TASK 1 :: In the passage on the default retirement age, rewrite everything from "Sixty-five is certainly" down to "ongoing demographic shift.", substituting "public pensions" for "state benefits".
TASK 2 :: According to the passage on the default retirement age, until what age is the average 65-year-old British woman expected to live?

# start of PASSAGE

The decision to scrap the default retirement age reflects the growing need for Britons to continue working later, given that people are living longer and healthier lives. The average British male aged 65 today can expect to live past the age of 82, and the average 65 year-old female is expected to live even longer, until the age of 85. This is a full five years longer than elderly Britons lived in the 1970s. The retirement age, however, has failed to increase in commensurate fashion, and these lengthy retirements require substantial taxpayer support. In light of this problem, the spirit behind the decision to scrap the retirement age is encouraging, and the benefit it is hoped to bring to the strained public budget is welcome.

Yet there exists another side to the coin as well. The default retirement age allows for a certain degree of flexibility in that it permits employers and employees a chance to reevaluate the employment contract, and to terminate it if it is not beneficial to one party. The law does not force workers to retire, and is merely a mechanism that alleviates the burden of labor market regulations. When the changes go into effect, employers will be more constrained, and will be forced to undergo a costly firing process to eliminate redundant or underperforming elderly workers. The semblance of at-will employment that is permitted to exist under the current law will disappear.

Sixty-five is certainly an inappropriate retirement age for many Britons, but the law as it exists now encourages this. Yet instead of further regulating the market, the government could relax the regulatory requirements of firing a worker, whether they be elderly or young, which would, in turn, lessen the risk of hiring a new worker. The decision of when to retire could be made entirely by the individual, without any government interference that encourages sixty-five as the appropriate age. As we have discussed before, we could divorce retirement from the collection of state benefits altogether. In any case, the government’s changes are a welcome start to a much-needed national discussion of how to cope with Britain’s ongoing demographic shift.

# end of PASSAGE
# start of DATA RECORDS

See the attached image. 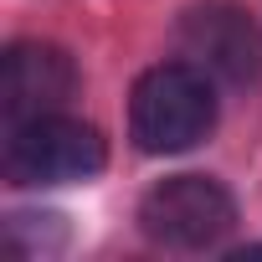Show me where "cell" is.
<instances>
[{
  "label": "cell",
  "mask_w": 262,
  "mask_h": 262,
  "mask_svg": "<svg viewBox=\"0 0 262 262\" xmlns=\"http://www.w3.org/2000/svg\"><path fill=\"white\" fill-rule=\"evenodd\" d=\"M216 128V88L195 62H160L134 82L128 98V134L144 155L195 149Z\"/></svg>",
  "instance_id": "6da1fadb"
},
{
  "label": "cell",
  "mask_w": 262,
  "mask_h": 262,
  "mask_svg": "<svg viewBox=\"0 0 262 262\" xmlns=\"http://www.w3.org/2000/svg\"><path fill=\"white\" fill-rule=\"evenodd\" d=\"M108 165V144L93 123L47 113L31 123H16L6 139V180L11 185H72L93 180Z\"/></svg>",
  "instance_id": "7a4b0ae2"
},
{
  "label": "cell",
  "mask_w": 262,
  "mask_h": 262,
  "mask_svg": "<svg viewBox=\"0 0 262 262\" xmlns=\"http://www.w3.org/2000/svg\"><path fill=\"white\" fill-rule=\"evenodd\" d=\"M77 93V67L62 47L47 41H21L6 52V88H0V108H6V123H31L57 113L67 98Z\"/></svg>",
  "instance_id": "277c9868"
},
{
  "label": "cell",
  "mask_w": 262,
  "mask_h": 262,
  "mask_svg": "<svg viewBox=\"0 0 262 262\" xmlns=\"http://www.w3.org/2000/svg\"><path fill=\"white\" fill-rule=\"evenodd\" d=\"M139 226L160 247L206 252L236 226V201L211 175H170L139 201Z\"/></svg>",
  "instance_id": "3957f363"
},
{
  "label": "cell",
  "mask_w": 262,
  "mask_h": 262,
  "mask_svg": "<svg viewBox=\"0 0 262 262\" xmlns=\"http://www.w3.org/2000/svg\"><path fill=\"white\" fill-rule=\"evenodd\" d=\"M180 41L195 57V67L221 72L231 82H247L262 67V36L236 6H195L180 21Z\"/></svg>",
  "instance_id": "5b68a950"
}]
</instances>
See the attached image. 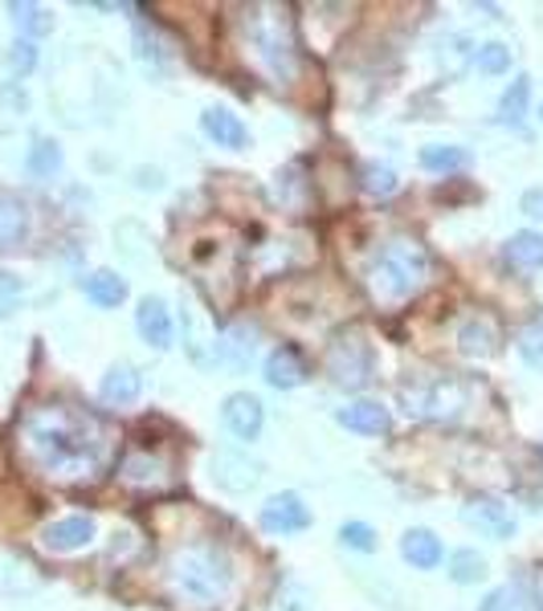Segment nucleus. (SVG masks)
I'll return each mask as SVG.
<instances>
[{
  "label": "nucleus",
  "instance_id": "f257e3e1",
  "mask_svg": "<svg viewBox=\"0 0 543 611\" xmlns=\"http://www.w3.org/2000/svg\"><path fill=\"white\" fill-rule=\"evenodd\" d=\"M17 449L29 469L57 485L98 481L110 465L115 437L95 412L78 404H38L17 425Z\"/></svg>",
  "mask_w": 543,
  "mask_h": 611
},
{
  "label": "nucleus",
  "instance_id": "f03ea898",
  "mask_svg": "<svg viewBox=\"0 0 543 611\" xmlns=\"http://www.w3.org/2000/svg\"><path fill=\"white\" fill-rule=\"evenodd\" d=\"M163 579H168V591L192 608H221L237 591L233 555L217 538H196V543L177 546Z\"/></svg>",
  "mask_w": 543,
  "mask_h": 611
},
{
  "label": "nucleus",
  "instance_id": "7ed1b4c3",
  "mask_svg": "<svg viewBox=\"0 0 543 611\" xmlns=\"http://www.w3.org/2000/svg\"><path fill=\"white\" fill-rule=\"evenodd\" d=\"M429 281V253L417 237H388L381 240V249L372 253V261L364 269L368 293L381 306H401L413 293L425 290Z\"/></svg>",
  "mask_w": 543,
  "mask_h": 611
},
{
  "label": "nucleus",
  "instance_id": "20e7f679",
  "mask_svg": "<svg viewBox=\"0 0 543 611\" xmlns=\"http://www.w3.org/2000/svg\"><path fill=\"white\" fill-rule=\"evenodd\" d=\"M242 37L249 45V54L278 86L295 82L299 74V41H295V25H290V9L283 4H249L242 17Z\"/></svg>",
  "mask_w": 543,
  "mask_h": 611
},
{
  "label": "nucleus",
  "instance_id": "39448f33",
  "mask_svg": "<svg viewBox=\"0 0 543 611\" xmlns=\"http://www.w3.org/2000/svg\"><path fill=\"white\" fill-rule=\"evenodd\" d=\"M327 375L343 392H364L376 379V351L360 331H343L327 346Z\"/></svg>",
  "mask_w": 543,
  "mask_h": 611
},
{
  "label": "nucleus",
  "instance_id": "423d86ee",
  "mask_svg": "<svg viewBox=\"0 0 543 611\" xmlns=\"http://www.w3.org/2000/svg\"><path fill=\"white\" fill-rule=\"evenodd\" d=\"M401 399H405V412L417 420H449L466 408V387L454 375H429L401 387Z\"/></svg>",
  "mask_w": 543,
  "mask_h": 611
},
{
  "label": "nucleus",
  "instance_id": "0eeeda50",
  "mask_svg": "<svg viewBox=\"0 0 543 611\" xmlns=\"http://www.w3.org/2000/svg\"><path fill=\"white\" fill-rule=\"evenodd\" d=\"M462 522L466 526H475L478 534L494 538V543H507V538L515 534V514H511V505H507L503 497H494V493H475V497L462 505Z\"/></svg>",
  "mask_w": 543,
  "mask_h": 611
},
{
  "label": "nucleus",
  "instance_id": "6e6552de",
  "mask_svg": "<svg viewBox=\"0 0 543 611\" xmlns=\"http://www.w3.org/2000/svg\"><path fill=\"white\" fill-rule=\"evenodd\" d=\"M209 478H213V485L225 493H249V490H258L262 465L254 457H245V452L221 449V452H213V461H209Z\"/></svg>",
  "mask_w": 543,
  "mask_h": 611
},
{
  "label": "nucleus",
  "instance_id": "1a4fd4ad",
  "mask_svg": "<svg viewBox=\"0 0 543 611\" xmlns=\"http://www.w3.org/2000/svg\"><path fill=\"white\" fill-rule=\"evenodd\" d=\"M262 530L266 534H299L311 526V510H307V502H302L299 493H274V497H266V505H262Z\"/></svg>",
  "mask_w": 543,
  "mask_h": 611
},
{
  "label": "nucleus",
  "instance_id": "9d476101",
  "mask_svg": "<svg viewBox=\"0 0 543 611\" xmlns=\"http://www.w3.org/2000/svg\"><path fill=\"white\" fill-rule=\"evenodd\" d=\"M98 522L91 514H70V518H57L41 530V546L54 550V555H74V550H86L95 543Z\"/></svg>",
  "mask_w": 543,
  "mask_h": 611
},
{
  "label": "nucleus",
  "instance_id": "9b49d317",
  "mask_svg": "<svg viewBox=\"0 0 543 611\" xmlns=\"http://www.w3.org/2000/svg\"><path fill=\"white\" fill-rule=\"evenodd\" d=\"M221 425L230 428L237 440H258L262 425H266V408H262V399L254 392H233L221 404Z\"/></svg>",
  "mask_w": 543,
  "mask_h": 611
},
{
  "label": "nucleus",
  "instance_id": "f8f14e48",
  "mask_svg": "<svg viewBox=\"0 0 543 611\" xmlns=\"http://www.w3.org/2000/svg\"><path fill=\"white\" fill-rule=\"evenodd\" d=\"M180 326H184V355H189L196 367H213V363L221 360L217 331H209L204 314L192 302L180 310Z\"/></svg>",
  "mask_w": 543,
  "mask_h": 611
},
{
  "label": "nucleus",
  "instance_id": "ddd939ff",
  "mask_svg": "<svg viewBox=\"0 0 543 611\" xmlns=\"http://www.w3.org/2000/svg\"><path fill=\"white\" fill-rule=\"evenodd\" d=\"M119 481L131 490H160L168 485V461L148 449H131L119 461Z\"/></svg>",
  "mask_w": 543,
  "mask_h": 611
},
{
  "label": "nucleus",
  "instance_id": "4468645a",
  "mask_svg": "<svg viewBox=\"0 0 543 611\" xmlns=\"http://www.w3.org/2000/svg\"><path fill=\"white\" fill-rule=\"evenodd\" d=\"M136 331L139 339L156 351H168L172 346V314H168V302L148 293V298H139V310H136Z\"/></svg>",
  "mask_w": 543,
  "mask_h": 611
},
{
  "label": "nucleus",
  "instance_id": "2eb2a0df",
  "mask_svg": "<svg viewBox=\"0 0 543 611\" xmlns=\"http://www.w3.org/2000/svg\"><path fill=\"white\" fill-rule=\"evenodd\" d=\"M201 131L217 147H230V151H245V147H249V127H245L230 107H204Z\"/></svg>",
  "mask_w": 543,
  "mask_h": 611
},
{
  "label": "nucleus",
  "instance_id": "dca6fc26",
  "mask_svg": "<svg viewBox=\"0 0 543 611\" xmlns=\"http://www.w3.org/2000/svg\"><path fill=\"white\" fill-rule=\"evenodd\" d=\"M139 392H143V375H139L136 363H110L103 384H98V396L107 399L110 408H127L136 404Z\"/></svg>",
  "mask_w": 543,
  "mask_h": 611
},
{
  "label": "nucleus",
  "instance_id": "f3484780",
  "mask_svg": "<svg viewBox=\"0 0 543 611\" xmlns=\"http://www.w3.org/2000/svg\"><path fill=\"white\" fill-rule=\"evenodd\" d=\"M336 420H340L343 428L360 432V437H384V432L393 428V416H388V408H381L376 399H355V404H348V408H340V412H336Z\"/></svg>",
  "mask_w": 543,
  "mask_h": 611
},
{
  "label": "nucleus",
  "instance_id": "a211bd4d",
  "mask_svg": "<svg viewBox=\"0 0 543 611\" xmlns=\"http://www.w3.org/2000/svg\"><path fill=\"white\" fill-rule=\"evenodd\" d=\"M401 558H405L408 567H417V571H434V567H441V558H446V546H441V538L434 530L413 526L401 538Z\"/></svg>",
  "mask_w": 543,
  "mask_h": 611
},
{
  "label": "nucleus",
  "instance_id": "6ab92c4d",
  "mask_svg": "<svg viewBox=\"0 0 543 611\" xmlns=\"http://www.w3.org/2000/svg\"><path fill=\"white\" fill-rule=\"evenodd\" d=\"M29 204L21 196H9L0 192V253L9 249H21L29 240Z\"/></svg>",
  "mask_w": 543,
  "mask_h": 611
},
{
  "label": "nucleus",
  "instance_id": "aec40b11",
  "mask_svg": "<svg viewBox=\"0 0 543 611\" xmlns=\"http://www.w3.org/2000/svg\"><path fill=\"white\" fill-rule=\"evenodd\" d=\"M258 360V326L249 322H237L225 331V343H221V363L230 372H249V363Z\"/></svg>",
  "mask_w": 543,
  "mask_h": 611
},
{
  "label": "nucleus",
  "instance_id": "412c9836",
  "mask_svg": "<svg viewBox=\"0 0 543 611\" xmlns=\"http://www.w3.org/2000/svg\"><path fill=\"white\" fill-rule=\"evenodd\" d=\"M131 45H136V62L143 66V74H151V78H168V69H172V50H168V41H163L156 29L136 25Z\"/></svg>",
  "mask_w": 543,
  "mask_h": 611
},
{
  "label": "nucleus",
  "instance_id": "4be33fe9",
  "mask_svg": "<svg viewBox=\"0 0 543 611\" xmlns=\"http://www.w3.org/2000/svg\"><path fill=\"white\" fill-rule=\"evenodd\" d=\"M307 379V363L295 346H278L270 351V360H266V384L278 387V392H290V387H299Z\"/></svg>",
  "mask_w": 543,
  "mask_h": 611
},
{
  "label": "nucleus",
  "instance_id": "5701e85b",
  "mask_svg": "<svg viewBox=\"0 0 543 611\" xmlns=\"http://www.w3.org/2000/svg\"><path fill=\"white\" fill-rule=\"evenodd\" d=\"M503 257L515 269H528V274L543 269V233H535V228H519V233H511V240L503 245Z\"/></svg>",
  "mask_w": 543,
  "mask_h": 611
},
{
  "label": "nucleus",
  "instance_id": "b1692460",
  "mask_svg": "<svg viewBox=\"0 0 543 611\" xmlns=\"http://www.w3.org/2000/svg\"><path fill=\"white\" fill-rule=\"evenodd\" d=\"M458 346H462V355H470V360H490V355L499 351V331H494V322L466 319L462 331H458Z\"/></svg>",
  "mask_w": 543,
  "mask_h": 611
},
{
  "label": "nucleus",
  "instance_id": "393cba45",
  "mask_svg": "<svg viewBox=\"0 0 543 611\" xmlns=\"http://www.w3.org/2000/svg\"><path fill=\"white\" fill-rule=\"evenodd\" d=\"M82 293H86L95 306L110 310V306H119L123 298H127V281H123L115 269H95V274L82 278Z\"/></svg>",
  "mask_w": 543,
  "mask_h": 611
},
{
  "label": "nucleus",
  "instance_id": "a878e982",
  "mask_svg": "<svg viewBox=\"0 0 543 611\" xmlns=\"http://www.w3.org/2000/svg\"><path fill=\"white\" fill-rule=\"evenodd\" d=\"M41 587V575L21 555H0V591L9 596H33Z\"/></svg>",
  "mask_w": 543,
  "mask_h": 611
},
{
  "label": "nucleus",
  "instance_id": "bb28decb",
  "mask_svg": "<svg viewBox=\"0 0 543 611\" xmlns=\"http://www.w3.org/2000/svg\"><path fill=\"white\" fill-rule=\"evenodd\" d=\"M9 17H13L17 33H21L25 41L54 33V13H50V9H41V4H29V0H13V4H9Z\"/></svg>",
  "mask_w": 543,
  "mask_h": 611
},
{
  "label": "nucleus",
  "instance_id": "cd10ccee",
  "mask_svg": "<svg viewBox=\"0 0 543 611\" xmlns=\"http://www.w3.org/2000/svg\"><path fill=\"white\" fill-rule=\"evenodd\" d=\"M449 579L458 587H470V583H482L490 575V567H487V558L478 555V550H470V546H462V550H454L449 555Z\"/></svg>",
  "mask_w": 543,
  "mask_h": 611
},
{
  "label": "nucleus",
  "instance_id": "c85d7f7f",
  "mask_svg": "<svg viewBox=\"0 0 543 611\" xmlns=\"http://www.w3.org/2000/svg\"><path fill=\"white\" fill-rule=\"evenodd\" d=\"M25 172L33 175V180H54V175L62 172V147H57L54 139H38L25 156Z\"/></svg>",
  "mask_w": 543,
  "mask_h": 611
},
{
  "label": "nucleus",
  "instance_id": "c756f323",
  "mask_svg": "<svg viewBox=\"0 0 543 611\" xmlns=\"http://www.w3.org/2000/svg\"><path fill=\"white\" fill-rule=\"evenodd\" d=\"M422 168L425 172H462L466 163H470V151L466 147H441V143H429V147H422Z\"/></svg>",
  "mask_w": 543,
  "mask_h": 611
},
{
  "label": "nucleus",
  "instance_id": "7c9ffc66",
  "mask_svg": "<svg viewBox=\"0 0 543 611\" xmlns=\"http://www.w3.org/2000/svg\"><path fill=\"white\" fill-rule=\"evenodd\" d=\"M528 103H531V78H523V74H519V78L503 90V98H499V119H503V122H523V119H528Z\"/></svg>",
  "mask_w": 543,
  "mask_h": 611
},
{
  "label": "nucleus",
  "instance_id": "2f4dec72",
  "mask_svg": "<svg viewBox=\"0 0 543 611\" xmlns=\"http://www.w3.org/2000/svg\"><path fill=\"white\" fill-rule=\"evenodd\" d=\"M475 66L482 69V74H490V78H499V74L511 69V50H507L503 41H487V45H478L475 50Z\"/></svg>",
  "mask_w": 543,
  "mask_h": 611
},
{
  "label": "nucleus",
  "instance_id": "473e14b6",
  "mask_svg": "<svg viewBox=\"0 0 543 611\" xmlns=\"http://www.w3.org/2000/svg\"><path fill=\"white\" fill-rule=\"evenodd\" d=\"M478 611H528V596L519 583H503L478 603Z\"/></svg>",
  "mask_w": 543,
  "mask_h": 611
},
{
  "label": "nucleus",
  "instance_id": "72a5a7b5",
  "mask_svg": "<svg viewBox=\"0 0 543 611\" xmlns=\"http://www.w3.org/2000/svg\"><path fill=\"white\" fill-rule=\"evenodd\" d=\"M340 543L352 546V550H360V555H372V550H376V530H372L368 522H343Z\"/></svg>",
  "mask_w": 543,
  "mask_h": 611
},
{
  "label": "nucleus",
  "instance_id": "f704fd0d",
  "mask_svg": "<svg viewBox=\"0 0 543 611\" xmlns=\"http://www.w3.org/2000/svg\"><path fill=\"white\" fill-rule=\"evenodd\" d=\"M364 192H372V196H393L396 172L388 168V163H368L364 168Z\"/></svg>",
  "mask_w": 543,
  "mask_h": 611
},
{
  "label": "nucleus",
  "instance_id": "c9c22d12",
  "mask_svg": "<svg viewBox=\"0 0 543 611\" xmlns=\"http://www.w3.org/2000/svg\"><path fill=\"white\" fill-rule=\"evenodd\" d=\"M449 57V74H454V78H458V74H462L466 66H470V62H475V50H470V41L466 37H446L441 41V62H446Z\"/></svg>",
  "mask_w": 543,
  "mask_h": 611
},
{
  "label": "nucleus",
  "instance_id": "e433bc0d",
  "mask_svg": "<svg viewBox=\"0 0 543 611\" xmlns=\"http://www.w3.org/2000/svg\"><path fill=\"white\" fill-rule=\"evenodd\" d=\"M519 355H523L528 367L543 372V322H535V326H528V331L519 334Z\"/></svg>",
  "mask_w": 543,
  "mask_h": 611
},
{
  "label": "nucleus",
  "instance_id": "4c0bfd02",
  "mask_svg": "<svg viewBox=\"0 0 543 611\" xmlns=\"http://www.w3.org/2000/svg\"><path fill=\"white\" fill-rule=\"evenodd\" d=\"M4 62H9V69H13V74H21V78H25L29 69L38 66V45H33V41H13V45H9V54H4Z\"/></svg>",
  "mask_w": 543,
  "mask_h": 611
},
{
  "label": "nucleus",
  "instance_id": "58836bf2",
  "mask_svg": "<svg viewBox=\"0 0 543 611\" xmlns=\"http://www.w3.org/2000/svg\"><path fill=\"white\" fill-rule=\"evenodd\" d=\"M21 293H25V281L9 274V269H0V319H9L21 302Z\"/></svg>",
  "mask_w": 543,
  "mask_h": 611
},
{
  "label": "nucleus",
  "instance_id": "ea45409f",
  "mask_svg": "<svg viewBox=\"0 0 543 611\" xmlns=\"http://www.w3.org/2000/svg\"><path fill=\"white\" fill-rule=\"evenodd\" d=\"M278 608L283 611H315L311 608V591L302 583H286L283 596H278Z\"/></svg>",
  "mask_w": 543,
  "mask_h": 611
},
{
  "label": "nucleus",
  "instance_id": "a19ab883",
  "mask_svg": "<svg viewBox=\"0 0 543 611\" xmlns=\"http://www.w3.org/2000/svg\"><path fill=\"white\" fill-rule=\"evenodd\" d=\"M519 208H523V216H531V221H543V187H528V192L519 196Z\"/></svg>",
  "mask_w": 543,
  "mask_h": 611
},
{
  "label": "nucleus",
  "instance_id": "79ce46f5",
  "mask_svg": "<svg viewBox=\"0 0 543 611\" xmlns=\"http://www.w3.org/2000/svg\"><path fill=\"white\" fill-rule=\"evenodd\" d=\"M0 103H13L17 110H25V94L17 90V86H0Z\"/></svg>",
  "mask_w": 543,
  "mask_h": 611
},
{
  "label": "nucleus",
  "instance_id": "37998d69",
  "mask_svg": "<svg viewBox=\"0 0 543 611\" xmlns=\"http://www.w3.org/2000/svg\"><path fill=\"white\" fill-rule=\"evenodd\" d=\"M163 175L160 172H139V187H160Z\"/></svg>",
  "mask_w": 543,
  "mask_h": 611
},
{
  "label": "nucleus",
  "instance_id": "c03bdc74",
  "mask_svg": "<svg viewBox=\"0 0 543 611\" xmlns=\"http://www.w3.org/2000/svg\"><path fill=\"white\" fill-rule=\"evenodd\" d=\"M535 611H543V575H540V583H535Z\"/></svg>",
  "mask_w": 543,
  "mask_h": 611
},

# end of DATA RECORDS

COMPLETE RESPONSE 1 ::
Sixty-five is certainly an inappropriate retirement age for many Britons, but the law as it exists now encourages this. Yet instead of further regulating the market, the government could relax the regulatory requirements of firing a worker, whether they be elderly or young, which would, in turn, lessen the risk of hiring a new worker. The decision of when to retire could be made entirely by the individual, without any government interference that encourages sixty-five as the appropriate age. As we have discussed before, we could divorce retirement from the collection of public pensions altogether. In any case, the government’s changes are a welcome start to a much-needed national discussion of how to cope with Britain’s ongoing demographic shift.

COMPLETE RESPONSE 2 :: Until the age of 85.